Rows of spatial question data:
** BEGIN **
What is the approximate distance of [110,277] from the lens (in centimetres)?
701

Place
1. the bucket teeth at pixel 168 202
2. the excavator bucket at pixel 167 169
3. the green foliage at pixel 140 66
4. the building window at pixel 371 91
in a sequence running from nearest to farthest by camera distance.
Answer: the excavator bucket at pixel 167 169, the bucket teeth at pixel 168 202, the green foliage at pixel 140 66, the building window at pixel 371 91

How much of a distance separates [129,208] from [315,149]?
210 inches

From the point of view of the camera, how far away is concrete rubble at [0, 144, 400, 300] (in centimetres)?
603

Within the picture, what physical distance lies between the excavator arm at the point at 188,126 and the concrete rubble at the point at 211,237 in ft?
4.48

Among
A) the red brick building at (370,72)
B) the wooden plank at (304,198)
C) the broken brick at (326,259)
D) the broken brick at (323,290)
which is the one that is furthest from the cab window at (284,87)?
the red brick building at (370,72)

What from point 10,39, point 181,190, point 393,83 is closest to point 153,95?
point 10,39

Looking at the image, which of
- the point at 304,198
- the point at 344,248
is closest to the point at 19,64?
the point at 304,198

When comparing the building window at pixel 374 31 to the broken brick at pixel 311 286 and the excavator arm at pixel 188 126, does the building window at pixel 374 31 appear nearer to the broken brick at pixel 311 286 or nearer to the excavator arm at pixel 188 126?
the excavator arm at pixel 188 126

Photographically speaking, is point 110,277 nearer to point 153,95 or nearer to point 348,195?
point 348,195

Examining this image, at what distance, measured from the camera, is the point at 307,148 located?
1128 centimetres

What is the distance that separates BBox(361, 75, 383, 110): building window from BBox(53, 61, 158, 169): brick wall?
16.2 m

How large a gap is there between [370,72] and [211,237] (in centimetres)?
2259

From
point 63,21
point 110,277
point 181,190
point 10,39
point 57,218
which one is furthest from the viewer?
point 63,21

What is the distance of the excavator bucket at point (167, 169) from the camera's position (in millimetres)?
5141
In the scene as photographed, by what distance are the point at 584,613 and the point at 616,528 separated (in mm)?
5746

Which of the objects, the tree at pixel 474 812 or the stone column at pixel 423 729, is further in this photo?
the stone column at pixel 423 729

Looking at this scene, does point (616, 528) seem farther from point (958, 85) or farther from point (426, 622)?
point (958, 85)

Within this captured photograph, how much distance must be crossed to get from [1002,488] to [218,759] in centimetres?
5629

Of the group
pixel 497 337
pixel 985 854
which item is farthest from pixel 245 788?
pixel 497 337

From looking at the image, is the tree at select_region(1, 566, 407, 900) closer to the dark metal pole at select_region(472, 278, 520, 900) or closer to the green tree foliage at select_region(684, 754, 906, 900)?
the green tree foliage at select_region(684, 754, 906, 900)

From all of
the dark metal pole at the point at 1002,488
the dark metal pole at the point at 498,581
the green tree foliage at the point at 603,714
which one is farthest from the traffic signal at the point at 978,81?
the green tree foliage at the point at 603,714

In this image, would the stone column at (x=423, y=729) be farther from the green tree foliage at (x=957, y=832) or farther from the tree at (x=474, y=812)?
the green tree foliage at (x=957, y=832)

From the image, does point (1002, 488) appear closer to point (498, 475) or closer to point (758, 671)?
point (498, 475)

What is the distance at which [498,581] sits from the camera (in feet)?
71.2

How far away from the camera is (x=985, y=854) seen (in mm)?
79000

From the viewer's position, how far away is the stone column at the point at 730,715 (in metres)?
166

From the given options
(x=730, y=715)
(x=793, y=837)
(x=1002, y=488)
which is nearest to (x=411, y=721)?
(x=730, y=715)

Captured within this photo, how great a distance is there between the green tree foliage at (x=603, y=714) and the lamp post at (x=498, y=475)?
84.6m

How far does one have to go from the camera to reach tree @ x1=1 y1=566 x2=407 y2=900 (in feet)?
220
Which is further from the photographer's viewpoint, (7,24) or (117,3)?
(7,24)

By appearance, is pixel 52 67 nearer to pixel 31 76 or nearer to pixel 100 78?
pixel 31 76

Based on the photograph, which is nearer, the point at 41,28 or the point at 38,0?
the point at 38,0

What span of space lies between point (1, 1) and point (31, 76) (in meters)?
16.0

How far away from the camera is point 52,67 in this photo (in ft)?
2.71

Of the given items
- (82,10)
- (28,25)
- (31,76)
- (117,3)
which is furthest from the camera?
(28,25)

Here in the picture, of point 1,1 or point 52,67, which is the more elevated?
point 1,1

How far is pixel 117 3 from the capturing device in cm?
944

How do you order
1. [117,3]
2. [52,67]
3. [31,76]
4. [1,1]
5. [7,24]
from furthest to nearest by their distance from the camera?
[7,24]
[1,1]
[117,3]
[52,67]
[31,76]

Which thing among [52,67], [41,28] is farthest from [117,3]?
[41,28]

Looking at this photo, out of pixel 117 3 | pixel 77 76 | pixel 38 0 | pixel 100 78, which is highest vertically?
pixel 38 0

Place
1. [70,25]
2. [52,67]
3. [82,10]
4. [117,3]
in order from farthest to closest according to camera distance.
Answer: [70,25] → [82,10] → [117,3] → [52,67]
** END **
▸ Required work: Please copy all of the records above word for word.

▸ Result for this exercise:
What is the approximate distance of [110,277] from the lens (in centimetres)?
701

Place
1. the bucket teeth at pixel 168 202
2. the excavator bucket at pixel 167 169
3. the green foliage at pixel 140 66
4. the building window at pixel 371 91
in a sequence running from nearest to farthest by camera distance.
Answer: the excavator bucket at pixel 167 169, the bucket teeth at pixel 168 202, the green foliage at pixel 140 66, the building window at pixel 371 91

How much of a distance separates [129,208] from [315,149]?
210 inches

From the point of view of the camera, how far away is concrete rubble at [0, 144, 400, 300] (in centimetres)?
603

Within the picture, what physical distance lies between the excavator arm at the point at 188,126 and the concrete rubble at the point at 211,237 in ft?
4.48

Among
A) the red brick building at (370,72)
B) the wooden plank at (304,198)
C) the broken brick at (326,259)
D) the broken brick at (323,290)
which is the one that is furthest from the cab window at (284,87)?
the red brick building at (370,72)

What from point 10,39, point 181,190, point 393,83 is closest to point 153,95?
point 10,39

Looking at the image, which of
- the point at 304,198
- the point at 344,248
is closest to the point at 19,64?
the point at 304,198

When comparing the building window at pixel 374 31 to the broken brick at pixel 311 286 and the excavator arm at pixel 188 126, does the building window at pixel 374 31 appear nearer to the broken brick at pixel 311 286 or nearer to the excavator arm at pixel 188 126?
the excavator arm at pixel 188 126

Photographically speaking, is point 110,277 nearer to point 153,95 or nearer to point 348,195?
point 348,195

Examining this image, at what distance, measured from the camera, is the point at 307,148 located?
1128 centimetres

What is the distance that separates BBox(361, 75, 383, 110): building window from BBox(53, 61, 158, 169): brick wall?
16.2 m

How large a gap is there between [370,72] and [211,237] (in centimetres)?
2259

From
point 63,21
point 110,277
point 181,190
point 10,39
point 57,218
which one is furthest from the viewer?
point 63,21

What is the distance of the excavator bucket at point (167, 169) from the camera's position (in millimetres)?
5141
In the scene as photographed, by what distance are the point at 584,613 and the point at 616,528 separated (in mm)?
5746

Which of the objects, the tree at pixel 474 812 or the stone column at pixel 423 729, is further in this photo?
the stone column at pixel 423 729

Looking at this scene, does point (616, 528) seem farther from point (958, 85) or farther from point (426, 622)?
point (958, 85)

Within this captured photograph, how much distance must be crossed to get from [1002,488] to [218,759] in centimetres?
5629

Of the group
pixel 497 337
pixel 985 854
which item is farthest from pixel 245 788?
pixel 497 337

From looking at the image, is the tree at select_region(1, 566, 407, 900) closer to the dark metal pole at select_region(472, 278, 520, 900) or closer to the green tree foliage at select_region(684, 754, 906, 900)?
the green tree foliage at select_region(684, 754, 906, 900)

From all of
the dark metal pole at the point at 1002,488
the dark metal pole at the point at 498,581
the green tree foliage at the point at 603,714
which one is farthest from the traffic signal at the point at 978,81?
the green tree foliage at the point at 603,714

In this image, would the stone column at (x=423, y=729) be farther from the green tree foliage at (x=957, y=832) or farther from the tree at (x=474, y=812)?
the green tree foliage at (x=957, y=832)

From the image, does point (1002, 488) appear closer to point (498, 475) or closer to point (758, 671)?
point (498, 475)

What is the distance at which [498,581] sits from the camera (in feet)?
71.2

How far away from the camera is (x=985, y=854) seen (in mm)?
79000

From the viewer's position, how far away is the stone column at the point at 730,715 (in metres)?
166

From the given options
(x=730, y=715)
(x=793, y=837)
(x=1002, y=488)
which is nearest to (x=411, y=721)?
(x=730, y=715)

Captured within this photo, how great a distance is there between the green tree foliage at (x=603, y=714) and the lamp post at (x=498, y=475)?
84.6m

How far does one have to go from the camera to reach tree @ x1=1 y1=566 x2=407 y2=900 (in feet)?
220
Which is further from the photographer's viewpoint, (7,24) or (117,3)?
(7,24)

By appearance, is pixel 52 67 nearer to pixel 31 76 or nearer to pixel 100 78?
pixel 31 76

Based on the photograph, which is nearer, the point at 41,28 or the point at 38,0?
the point at 38,0

What span of space lies between point (1, 1) and point (31, 76) (in meters)?
16.0

How far away from the camera is point 52,67 in this photo (in ft)?
2.71

Of the given items
- (82,10)
- (28,25)
- (31,76)
- (117,3)
which is furthest from the camera?
(28,25)

Here in the picture, of point 1,1 or point 52,67, which is the more elevated?
point 1,1

How far is pixel 117 3 from the capturing device in cm?
944

How do you order
1. [117,3]
2. [52,67]
3. [31,76]
4. [1,1]
5. [7,24]
from furthest to nearest by their distance from the camera?
[7,24]
[1,1]
[117,3]
[52,67]
[31,76]

Which thing among [52,67], [41,28] is farthest from [117,3]?
[41,28]

Looking at this photo, out of pixel 117 3 | pixel 77 76 | pixel 38 0 | pixel 100 78, which is highest vertically?
pixel 38 0

Place
1. [70,25]
2. [52,67]
3. [82,10]
4. [117,3]
in order from farthest to closest according to camera distance.
Answer: [70,25] → [82,10] → [117,3] → [52,67]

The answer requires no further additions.